Читать книгу Database Anonymization - David Sánchez - Страница 11
ОглавлениеCHAPTER 1
Introduction
The current social and economic context increasingly demands open data to improve planning, scientific research, market analysis, etc. In particular, the public sector is pushed to release as much information as possible for the sake of transparency. Organizations releasing data include national statistical institutes (whose core mission is to publish statistical information), healthcare authorities (which occasionally release epidemiologic information) or even private organizations (which sometimes publish consumer surveys). When published data refer to individual respondents, care must be exerted for the privacy of the latter not to be violated. It should be de facto impossible to relate the published data to specific individuals. Indeed, supplying data to national statistical institutes is compulsory in most countries but, in return, these institutes commit to preserving the privacy of the respondents. Hence, rather than publishing accurate information for each individual, the aim should be to provide useful statistical information, that is, to preserve as much as possible in the released data the statistical properties of the original data.
Disclosure risk limitation has a long tradition in official statistics, where privacy-preserving databases on individuals are called statistical databases. Inference control in statistical databases, also known as Statistical Disclosure Control (SDC), Statistical Disclosure Limitation (SDL), database anonymization, or database sanitization, is a discipline that seeks to protect data so that they can be published without revealing confidential information that can be linked to specific individuals among those to whom the data correspond.
Disclosure limitation has also been a topic of interest in the computer science research community, which refers to it as Privacy Preserving Data Publishing (PPDP) and Privacy Preserving Data Mining (PPDM). The latter focuses on protecting the privacy of the results of data mining tasks, whereas the former focuses on the publication of data of individuals.
Whereas both SDC and PPDP pursue the same objective, SDC proposes protection mechanisms that are more concerned with the utility of the data and offer only vague (i.e., ex post) privacy guarantees, whereas PPDP seeks to attain an ex ante privacy guarantee (by adhering to a privacy model), but offers no utility guarantees.

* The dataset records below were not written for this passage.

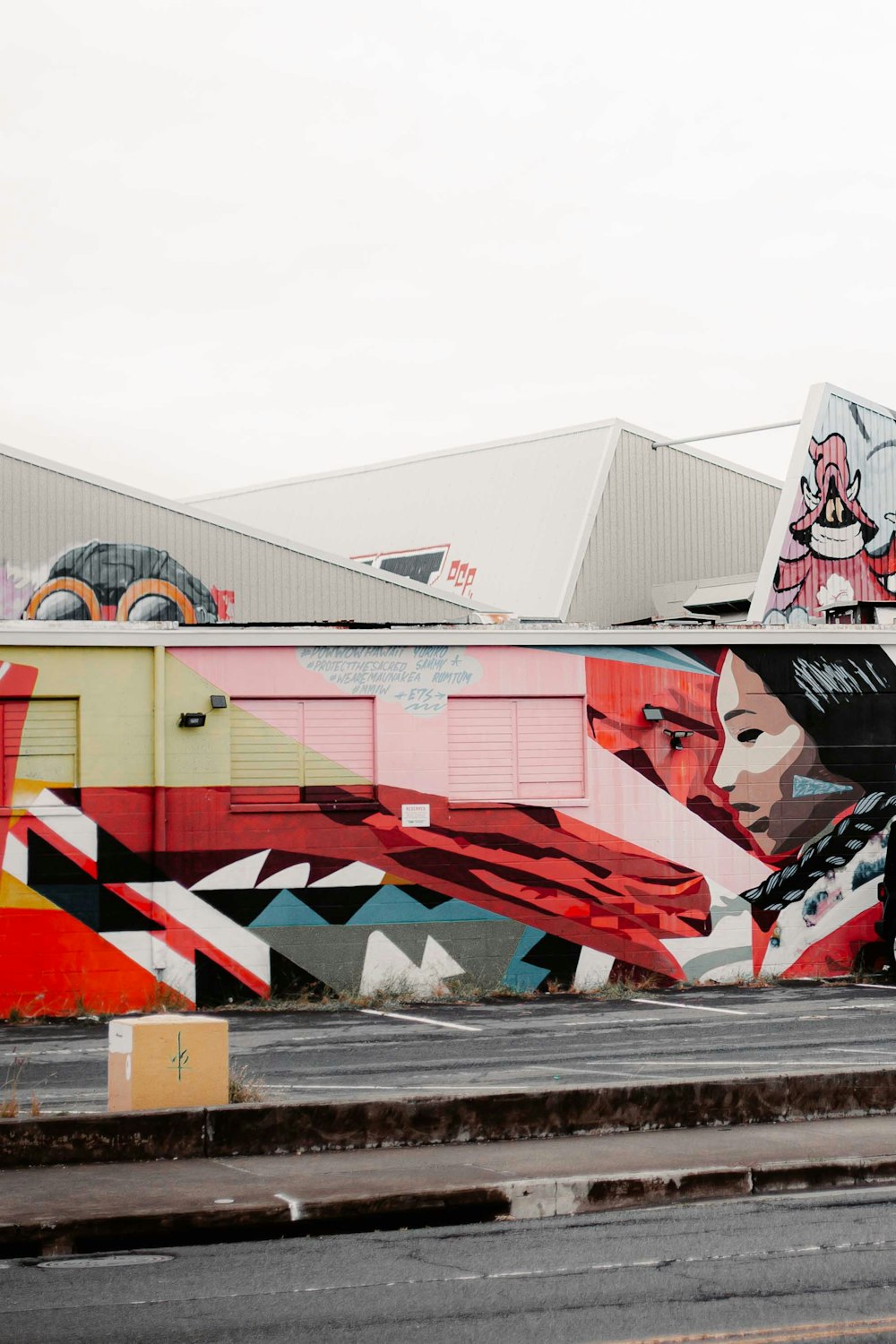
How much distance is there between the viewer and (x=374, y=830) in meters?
21.0

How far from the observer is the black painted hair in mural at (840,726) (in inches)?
885

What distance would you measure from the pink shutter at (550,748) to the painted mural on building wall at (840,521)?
8.66 m

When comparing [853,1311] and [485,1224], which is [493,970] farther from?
[853,1311]

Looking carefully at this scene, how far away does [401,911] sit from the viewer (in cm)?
2092

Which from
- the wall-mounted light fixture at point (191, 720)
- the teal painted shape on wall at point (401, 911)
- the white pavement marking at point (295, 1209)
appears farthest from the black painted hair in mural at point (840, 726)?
the white pavement marking at point (295, 1209)

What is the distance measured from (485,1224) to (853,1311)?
2649 millimetres

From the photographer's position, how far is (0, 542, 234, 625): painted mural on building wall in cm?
2784

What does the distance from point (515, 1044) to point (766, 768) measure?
781 cm

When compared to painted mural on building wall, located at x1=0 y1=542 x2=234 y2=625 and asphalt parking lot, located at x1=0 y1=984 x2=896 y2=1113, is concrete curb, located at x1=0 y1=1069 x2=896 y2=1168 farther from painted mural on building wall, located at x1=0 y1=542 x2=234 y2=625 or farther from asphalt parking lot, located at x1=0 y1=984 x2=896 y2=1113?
painted mural on building wall, located at x1=0 y1=542 x2=234 y2=625

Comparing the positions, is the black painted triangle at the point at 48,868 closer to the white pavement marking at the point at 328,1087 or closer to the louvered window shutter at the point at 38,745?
the louvered window shutter at the point at 38,745

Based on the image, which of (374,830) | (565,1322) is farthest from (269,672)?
(565,1322)

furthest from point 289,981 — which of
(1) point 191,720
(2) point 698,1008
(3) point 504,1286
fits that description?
(3) point 504,1286

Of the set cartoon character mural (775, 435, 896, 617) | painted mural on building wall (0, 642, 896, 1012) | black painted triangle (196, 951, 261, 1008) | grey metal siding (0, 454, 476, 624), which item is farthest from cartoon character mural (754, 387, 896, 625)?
black painted triangle (196, 951, 261, 1008)

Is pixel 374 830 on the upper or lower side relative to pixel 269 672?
lower
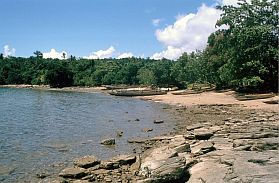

In this book we provide an exhaustive overview of the fundamentals of privacy in data releases, including privacy models, anonymization/SDC methods, and utility and risk metrics that have been proposed so far in the literature. Moreover, as a more advanced topic, we discuss in detail the connections between several proposed privacy models (how to accumulate the guarantees offered by different privacy models to achieve more robust protection and when are such guarantees equivalent or complementary). We also propose bridges between SDC methods and privacy models (i.e., how specific SDC methods can be used to satisfy specific privacy models and thereby offer ex ante privacy guarantees).
The book is organized as follows.
• Chapter 2 details the basic notions of privacy in data releases: types of data releases, privacy threats and metrics, and families of SDC methods.
• Chapter 3 offers a comprehensive overview of SDC methods, classified into perturbative and non-perturbative ones.
• Chapter 4 describes how disclosure risk can be empirically quantified via record linkage.
• Chapter 5 discusses the well-known k-anonymity privacy model, which is focused on preventing re-identification of individuals, and details which data protection mechanisms can be used to enforce it.
• Chapter 6 describes two extensions of k-anonymity (l-diversity and t-closeness) focused on offering protection against attribute disclosure.
• Chapter 7 presents in detail how t-closeness can be attained on top of k-anonymity by relying on data microaggregation (i.e., a specific SDC method based on data clustering).
• Chapter 8 describes the differential privacy model, which mainly focuses on providing sanitized answers with robust privacy guarantees to specific queries. We also explain SDC techniques that can be used to attain differential privacy. We also discuss in detail the relationship between differential privacy and k-anonymity-based models (t-closeness, specifically).
• Chapters 9 and 10 present two state-of-the-art approaches to offer utility-preserving differentially private data releases by relying on the notion of k-anonymous data releases and on multivariate and univariate microaggregation, respectively.
• Chapter 11 summarizes general conclusions and introduces some topics for future research. More specific conclusions are given at the end of each chapter.